Not so bad in a game of Go, not great when the same concept is applied to real world scenarios.

Back in 2017, researchers demonstrated that you could fool self-driving cars by slightly defacing road signs with either a graffiti effect or with sticky tape. The self-driving cars would quite consistently read the ‘Stop’ signs as ‘Speed Limit 45’.

The proposed solution was to coat signs with graffiti and sticky tape-proof material.

This again demonstrates a kind of interference with the AI’s input data. The same effect can be achieved by applying certain filters to pictures.

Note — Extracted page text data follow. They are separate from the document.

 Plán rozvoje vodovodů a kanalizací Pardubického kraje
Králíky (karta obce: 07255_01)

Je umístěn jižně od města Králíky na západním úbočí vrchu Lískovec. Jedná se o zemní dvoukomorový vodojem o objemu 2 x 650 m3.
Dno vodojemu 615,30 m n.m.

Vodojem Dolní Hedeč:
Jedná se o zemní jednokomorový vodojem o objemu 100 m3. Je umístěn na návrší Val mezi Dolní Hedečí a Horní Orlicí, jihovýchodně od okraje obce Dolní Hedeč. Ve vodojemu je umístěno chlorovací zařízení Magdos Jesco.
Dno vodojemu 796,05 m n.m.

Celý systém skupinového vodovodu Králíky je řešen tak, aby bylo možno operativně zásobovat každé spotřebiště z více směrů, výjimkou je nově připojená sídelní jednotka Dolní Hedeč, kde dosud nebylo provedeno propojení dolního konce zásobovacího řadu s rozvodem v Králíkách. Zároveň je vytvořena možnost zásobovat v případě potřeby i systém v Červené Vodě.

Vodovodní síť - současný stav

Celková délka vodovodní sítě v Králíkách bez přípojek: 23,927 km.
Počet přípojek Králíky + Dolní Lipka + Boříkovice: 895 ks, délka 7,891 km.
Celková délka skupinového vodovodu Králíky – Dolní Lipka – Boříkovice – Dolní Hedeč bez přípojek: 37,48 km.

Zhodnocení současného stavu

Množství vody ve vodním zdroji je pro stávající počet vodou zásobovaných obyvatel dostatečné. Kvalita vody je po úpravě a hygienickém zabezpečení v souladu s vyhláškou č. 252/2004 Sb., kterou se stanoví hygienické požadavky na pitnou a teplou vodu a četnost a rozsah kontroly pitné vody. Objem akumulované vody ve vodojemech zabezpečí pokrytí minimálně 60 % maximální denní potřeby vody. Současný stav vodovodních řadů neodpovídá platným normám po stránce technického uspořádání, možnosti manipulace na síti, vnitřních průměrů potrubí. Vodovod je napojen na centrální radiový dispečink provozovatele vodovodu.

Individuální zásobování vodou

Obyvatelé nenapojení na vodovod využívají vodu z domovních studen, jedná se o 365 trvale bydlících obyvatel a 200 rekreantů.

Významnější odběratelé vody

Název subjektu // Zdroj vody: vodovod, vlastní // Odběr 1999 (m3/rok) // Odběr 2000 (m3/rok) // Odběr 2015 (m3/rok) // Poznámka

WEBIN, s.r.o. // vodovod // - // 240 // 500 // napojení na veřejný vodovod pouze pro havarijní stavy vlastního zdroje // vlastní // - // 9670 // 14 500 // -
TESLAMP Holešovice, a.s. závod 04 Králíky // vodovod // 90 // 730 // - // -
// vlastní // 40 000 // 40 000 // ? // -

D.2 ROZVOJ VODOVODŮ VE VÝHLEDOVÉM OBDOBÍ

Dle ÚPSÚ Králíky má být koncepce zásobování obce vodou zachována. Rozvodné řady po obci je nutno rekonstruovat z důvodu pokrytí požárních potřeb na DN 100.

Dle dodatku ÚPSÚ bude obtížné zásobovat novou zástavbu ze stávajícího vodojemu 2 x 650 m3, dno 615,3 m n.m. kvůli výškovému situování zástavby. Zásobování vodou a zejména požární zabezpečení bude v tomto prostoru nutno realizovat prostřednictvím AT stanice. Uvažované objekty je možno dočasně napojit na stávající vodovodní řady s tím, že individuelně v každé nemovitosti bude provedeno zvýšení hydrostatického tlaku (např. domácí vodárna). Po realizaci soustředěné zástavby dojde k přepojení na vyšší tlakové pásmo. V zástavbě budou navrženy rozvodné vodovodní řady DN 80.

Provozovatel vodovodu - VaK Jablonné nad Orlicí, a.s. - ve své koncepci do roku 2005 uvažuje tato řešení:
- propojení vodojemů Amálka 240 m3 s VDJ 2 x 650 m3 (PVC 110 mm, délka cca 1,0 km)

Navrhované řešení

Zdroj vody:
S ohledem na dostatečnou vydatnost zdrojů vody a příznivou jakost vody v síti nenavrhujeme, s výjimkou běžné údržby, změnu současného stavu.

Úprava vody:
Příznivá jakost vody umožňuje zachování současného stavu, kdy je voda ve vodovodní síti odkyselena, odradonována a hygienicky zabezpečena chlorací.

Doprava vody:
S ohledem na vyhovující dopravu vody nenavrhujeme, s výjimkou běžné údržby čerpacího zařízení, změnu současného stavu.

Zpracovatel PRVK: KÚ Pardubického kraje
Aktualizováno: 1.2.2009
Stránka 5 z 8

Granted the AI technology is improving, and it certainly needs to in order to be released to the public at any scale, but its not quite there yet.

That t-shirt we mentioned

Of course, if we’re ever to stop pesky vandals crashing all the self-driving cars, we’ll need facial recognition, won’t we? Except that facial recognition currently isn’t very reliable, and it can be tricked by wearing a stupid t-shirt.

Researchers at IBM and MIT have come up with a kaleidoscope patterned t-shirt, full of color, that completely baffles digital surveillance systems by adding pixel noise to certain areas of the body so that the AI cannot define the body as a person.

These t-shirts are known as adversarial examples, the physical version of the adversarial programs used to beat the KataGo AI.